# Linear interpolation help

This topic is 3610 days old which is more than the 365 day threshold we allow for new replies. Please post a new topic.

## Recommended Posts

Im trying to figure out how to calculate mid-values between two numbers point A: 0 point B: 10 the number of points to calculate are 25 my problem is that I need these points to be of an Int32 type, I tried calculating an increment amount by dividing the end value by the number of points needed but this gives me wrong data. Any ideas on how to approach this?

##### Share on other sites
int32 means whole numbers. there are not 25 whole (integer) numbers between 0 and 10 (there are 9 not counting 0 and 10). Use a float

If you're really bound by int32, I suppose you could also make 0 == 0 and 10 == 1000 and treat the 2 least significant digits as decimal points (thus, 1.5 would become 150, 2.3 -> 230, etc).

-me

##### Share on other sites
Quote:
 Original post by EvilNandoIm trying to figure out how to calculate mid-values between two numberspoint A: 0point B: 10the number of points to calculate are 25. my problem is that I need these points to be of an Int32 type.

▬▬▬▬▬▬

Directions
• A. Do the following statements agree with the linear interpolation thread? (i) The thread no longer accepts new replies because of its age. (ii) The first reply says there are 25 whole numbers between 0 and 10. (iii) The first reply suggests representing 10 as 1000. Answer yes or no for each, and quote the deciding words of the thread.
• B. Output the linear interpolation thread word for word, from "# Linear interpolation" to "to approach this?".
• C. Can you pick up the linear interpolation thread where it stops and continue it?
This data has nothing to do with the linear interpolation thread.

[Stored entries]
▬▬▬▬▬▬

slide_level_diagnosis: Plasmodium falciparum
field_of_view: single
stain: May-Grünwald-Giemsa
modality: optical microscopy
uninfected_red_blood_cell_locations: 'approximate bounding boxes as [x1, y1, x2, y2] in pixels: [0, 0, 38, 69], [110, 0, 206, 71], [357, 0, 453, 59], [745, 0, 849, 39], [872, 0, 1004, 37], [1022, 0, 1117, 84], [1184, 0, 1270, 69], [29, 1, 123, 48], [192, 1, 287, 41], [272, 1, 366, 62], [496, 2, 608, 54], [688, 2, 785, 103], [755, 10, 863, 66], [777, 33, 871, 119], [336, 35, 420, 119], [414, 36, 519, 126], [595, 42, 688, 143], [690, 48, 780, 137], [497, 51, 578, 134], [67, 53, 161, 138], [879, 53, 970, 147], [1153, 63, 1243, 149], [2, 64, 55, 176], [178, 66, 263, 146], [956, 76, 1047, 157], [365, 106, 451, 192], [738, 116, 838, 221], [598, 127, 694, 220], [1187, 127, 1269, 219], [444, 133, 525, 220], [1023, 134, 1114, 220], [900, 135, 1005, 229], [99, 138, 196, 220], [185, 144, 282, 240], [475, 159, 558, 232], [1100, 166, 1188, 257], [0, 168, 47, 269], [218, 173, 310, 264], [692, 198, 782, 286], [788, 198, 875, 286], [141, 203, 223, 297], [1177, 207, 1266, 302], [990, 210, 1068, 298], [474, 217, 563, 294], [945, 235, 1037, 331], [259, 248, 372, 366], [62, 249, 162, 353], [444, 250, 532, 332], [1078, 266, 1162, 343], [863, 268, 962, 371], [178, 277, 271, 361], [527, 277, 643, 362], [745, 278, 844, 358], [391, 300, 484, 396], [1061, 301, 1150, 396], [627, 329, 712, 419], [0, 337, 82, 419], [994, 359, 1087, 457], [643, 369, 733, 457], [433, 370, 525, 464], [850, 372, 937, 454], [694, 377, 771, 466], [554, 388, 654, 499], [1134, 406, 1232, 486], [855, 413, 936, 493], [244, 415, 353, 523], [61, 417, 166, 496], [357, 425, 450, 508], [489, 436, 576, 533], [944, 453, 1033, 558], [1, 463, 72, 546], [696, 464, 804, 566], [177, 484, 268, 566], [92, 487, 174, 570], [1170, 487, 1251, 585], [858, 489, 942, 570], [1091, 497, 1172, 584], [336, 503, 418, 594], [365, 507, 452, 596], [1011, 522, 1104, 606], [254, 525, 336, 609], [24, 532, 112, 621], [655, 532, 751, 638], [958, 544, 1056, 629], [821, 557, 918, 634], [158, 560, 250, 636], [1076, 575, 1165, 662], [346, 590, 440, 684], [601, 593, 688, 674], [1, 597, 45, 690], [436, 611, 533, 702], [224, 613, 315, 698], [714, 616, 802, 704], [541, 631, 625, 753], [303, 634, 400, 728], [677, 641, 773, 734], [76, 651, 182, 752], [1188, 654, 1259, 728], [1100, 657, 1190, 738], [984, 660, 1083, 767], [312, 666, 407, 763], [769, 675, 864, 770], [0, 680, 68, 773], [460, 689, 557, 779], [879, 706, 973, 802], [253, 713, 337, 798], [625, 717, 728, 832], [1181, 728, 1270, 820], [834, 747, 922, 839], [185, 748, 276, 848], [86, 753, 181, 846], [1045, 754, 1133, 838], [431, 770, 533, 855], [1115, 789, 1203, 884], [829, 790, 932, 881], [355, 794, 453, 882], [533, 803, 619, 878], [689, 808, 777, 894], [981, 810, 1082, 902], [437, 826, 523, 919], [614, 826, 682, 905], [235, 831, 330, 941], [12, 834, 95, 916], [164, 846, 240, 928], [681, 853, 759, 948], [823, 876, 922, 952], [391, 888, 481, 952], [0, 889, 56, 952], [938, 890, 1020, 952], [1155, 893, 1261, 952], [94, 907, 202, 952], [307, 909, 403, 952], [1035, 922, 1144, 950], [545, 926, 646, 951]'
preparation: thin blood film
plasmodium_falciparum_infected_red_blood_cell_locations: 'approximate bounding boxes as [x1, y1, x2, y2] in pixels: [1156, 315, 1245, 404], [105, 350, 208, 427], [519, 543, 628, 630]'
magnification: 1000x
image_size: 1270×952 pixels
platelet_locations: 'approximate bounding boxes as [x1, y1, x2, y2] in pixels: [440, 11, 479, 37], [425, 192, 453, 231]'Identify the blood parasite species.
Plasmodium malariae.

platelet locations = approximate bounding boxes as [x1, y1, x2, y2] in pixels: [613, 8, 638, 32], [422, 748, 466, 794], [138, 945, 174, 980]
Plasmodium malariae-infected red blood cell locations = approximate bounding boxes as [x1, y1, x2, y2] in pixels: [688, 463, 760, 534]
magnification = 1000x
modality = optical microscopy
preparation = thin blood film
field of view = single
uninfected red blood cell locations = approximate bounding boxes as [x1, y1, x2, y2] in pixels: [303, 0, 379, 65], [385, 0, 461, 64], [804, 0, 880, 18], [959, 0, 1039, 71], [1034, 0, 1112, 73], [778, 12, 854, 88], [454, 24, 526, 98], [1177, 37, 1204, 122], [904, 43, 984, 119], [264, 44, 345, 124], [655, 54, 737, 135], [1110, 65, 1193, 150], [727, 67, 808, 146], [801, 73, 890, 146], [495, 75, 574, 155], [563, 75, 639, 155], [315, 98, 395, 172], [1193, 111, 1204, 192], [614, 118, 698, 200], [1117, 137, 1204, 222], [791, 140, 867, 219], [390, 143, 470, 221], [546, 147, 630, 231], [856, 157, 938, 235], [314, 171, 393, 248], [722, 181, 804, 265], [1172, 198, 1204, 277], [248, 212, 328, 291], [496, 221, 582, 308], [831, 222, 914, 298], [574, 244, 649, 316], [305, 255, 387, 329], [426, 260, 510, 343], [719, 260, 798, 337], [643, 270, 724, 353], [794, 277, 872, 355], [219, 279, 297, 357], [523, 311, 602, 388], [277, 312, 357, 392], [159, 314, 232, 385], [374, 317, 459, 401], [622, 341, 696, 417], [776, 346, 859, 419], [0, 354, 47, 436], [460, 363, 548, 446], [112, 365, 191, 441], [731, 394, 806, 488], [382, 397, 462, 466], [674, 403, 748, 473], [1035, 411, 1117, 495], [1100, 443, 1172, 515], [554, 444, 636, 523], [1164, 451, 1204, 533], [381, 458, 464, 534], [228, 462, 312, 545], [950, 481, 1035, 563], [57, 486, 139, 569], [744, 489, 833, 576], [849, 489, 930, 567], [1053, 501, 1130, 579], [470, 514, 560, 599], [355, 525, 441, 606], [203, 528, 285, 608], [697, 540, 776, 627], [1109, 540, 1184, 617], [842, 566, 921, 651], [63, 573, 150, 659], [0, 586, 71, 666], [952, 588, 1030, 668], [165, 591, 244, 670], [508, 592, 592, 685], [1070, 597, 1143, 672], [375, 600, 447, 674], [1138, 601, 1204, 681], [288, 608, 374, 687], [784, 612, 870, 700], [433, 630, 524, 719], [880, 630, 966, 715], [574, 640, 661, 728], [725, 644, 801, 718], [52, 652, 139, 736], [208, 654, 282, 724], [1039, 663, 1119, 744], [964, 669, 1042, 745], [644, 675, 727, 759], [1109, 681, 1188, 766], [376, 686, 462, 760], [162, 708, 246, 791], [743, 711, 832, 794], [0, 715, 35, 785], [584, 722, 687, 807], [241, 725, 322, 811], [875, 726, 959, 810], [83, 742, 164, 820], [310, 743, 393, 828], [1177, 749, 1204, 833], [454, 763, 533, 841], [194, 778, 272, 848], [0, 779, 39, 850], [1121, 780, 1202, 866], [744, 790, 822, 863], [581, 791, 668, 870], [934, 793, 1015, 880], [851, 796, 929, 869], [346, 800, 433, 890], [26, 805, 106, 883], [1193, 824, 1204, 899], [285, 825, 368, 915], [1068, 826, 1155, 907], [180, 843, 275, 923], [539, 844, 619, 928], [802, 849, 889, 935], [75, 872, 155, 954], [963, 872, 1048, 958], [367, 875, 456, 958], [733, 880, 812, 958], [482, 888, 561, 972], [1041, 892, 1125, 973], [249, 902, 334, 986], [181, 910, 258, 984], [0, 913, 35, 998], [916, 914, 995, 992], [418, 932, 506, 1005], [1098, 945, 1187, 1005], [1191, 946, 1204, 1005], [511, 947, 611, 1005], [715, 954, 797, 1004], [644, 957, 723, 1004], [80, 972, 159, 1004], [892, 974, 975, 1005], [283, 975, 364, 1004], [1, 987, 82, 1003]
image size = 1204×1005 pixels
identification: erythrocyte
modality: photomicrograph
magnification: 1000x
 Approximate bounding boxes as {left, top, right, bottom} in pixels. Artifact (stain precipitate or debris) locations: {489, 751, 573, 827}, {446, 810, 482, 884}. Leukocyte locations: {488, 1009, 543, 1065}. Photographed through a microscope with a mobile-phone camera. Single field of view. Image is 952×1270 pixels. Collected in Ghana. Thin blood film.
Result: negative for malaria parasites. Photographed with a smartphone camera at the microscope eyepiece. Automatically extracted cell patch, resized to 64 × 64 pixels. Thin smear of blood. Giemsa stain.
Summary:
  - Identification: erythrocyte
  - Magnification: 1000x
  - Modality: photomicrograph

▬▬▬▬▬▬

Task-by-task answers
• A.
(i) Yes: "more than the 365 day threshold we allow for new replies"
(ii) No: "there are not 25 whole (integer) numbers between 0 and 10"
(iii) Yes: "make 0 == 0 and 10 == 1000"

• B.
# Linear interpolation help

This topic is 3610 days old which is more than the 365 day threshold we allow for new replies. Please post a new topic.

## Recommended Posts

Im trying to figure out how to calculate mid-values between two numbers point A: 0 point B: 10 the number of points to calculate are 25 my problem is that I need these points to be of an Int32 type, I tried calculating an increment amount by dividing the end value by the number of points needed but this gives me wrong data. Any ideas on how to approach this?

• C.
Well, an obvious problem is that there are not 25 unique integers between 0 and 10, instead there are only 9. Something like this might do the trick:
def interpolate(points, start, end, count):	diff = end - start # take the difference	if count > diff: # clamp the count to the distance		count = diff	step = diff / count # calculate a step increment		for i in range(count): # loop over count		start += step # generate point		points.append(start)

##### Share on other sites
there is no need to have each point unique

values can (and should) repeat in cases like these

##### Share on other sites
Well I'm not exactly sure of how you want to divide the 25 numbers in that range, but wouldn't integer arithmetic suffice?
Something along the lines of:
for i from 1 to 25 do  midpoint := 0 + 10 * i / 25end

Note that this is uses integer division, which usually rounds the result down to the nearest integer. This means you will get more low numbers and only one 10. Sticking to integer division, a way to make this a little better would be something like:
midpoint := 0 + ((10 * i) + 25 / 2) / 25

You mentioned your resulting data was wrong. What was wrong with it?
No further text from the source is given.